2021.07.02from 杉山貴規 自宅デスク
新型コロナの中、あなたは握手をしていますか?
私はしていません。残念ながら…
サッカーチームに所属していると、選手、監督やコーチなどと最初と最後に握手を交わすことが多かったのですが、
今のご時世そういったことが全くなくなりました。
今では肘タッチやグータッチなどがギリギリでやるくらい。
それでも、「ありがとう」や「よろしく」といった時に少しでも体や手から伝わるぬくもりがあるだけでもずいぶん感情の伝わり方が違いますよね。
手には何か魔法があるのかというくらい。
『手』にまつわる言葉はたくさんあります。
いい言葉もあれば悪い言葉もありますが、
手料理やハンドメイドは特に好きな言葉です。
このブログでも書いていますが、料理や洋服が好きなんです。
そういった時に上記の言葉があると、真っ先にそこのお店や物を手に取ります。
洋服でいうと、オートメーション化された衣類も確かにいいのですが、ハンドメイドの方が味があっていいです。
何がいいのか?
機械で作られたものは確かに左右対称でサイズも正確で選びやすいです。
かたやハンドメイドのものは左右対称に作ろうとしているのですが、それが正確じゃないところがあります。
そこに人の手が加わった感じがとても魅力的なんです。
同じ商品で店頭に並んでいても、少し色合いやサイズ感かが微妙に違うから特別感が出るんです。
そういったところがたまらないんです。
もちろん、すごい職人が作った洋服は機械では縫えない、機械では出せない色合いなどを出してくれる商品なんかもあるんで、すごく魅力があるんです。

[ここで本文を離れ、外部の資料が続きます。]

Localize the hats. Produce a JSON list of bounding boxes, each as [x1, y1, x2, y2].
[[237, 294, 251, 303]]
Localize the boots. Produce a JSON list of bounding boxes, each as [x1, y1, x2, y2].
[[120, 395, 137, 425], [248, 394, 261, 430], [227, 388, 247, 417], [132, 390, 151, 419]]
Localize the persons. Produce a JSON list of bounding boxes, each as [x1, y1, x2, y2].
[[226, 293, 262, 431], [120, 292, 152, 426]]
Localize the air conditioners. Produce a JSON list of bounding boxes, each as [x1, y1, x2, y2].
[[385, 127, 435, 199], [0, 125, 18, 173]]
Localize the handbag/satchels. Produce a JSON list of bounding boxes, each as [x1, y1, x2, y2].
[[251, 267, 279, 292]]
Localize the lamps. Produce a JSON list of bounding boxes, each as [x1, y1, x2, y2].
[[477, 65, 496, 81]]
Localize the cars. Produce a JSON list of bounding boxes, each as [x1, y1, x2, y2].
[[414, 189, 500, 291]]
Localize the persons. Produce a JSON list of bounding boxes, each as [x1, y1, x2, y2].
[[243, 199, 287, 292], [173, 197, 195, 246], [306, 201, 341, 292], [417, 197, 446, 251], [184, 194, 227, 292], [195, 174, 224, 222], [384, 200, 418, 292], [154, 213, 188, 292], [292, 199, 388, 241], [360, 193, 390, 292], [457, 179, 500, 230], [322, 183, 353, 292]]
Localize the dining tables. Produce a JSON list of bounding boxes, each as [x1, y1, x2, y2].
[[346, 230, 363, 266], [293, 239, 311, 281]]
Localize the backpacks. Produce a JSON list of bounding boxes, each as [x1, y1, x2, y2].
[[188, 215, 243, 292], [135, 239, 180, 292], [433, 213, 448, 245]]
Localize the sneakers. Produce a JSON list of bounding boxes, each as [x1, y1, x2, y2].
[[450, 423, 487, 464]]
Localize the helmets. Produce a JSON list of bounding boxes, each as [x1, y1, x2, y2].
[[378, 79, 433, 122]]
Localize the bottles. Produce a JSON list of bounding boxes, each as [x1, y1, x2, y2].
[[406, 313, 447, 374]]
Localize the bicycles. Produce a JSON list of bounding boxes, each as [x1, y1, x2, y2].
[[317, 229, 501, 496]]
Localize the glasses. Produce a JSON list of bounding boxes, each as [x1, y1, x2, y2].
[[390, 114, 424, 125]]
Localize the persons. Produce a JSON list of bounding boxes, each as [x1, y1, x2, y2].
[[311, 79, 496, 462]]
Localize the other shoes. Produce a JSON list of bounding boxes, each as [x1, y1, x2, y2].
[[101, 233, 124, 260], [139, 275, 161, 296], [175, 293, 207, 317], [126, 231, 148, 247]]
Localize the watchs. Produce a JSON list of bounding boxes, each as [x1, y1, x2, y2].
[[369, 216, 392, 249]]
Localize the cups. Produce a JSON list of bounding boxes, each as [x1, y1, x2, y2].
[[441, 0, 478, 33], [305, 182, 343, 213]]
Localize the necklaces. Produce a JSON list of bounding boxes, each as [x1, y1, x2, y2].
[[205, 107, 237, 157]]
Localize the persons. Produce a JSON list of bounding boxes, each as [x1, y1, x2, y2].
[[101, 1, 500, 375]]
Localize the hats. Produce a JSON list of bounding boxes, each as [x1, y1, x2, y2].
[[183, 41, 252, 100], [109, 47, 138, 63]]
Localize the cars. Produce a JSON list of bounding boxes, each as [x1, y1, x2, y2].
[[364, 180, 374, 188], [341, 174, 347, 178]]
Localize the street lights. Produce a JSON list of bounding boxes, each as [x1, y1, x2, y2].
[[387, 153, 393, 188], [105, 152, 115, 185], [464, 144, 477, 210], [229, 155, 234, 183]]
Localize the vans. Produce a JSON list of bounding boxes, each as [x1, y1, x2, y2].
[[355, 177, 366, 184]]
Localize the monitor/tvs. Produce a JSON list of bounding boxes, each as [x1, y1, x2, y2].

つまり、ハンドメイドの商品にはその作った人の心がの買った素晴らしいものが多いんですよね。
これって、母親から誕生日の日にもらった手編みのマフラーなんかもそうなんじゃないでしょうか?
手編みだから、子供のために作ってくれている気持ちが乗っかっているんで、機能的に温かいだけじゃない、暖か味っていうのがのかっると思うんですよね。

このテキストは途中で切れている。